Ogni ceramista ha le proprie curve dipendendo dal tipo di lavoro che fa, ciò nonostante questo articolo ti sarà utile per capire un po di più sulle curve di temperatura.

Anticamente esisteva la figura del fochista chi era in grado di conoscere la temperatura all’interno del forno osservando il colore della luce al suo interno, questa figura aveva una grande sensibilità, una conoscenza del proprio forno e una lunga esperienza nel processo di cottura.

Alla fine del XIX secolo, rispettivamente in Germania e negli Stati Uniti, Seger e Orton svilupparono il metodo dei coni pirometrici. Questi coni permettono oggi di controllare che il forno arrivi a temperatura, sopratutto se è un forno fatto artigianalmente.

Oggi, il sistema più usato è rappresentato dai pirometri. Il pirometro fornisce in tempo reale l’esatta temperatura dettata da una termocoppia inserita all’intero del forno. La termocoppia è costituita da una coppia di conduttori elettrici di diverso materiale uniti in un punto e sfrutta un preciso fenomeno fisico detto effetto Seebeck. Infatti Seedeck scoprì che in un circuito formato da due conduttori di natura differente, sottoposto a un gradiente di temperatura, si instaura una differenza di potenziale elettrico.
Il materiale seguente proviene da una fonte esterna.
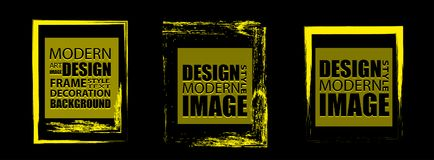 Bright yellow frame with a neon effect. Design elements for nigh Royalty Free Stock Images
Il pirometro “traduce” la differenza di potenziale in differenza di temperatura.
In generale, integrare l’uso del pirometro/termocoppia con quello dei coni, almeno le prime volte che si adopera un forno, aiuta a conoscere meglio le modalità di cottura dello specifico forno.

Ora parlo in maniera personale perché ogni ceramista ed insegnante alla fine ha i suoi codici, quando parlo di bassa temperatura mi riferisco alle temperature che vanno dai 920°C ai 1050°C e quando parlo di alta mi riferisco alle temperature che vanno dai 1150°C ai 1300°C.

 

Quando vogliamo cuocere il biscotto, dobbiamo innanzi tutto temperarlo, questo perché? perché l’argilla ancora cruda deve perdere completamente l’umidità, quindi è di buona regola portare lentamente durante un’ ora il forno a 130 gradi e solo così non richiamo di far esplodere tutti i pezzi.

Dobbiamo sapere che anche se sembrano asciutti, i pezzi non lo sono mai completamente e quella perdita di umidità modifica anche la struttura interna, quindi ha bisogno del giusto tempo per perderla.

Tra i 300°C e i 900°C gradi le argille soffrono le più importanti trasformazioni:

Ai 300°C si elimina l’ acqua chimica, quella che si trova nelle particelle dell’argilla, provocando il fenomeno di sinterizzazione dove le particelle creano un legame più forte creando una resistenza meccanica più elevata.

Tra i 400°C e i 700°C  bruciano completamente tutte le sostanze organiche che si trovano all’ interno.

Ai 573°C avviene là inversione del quarzo da alfa a beta, ma durante il processo del biscotto poco ci deve preoccupare.

A partire da 800°C prende il nome di biscotto, prende un’ altra durezza e risonanza.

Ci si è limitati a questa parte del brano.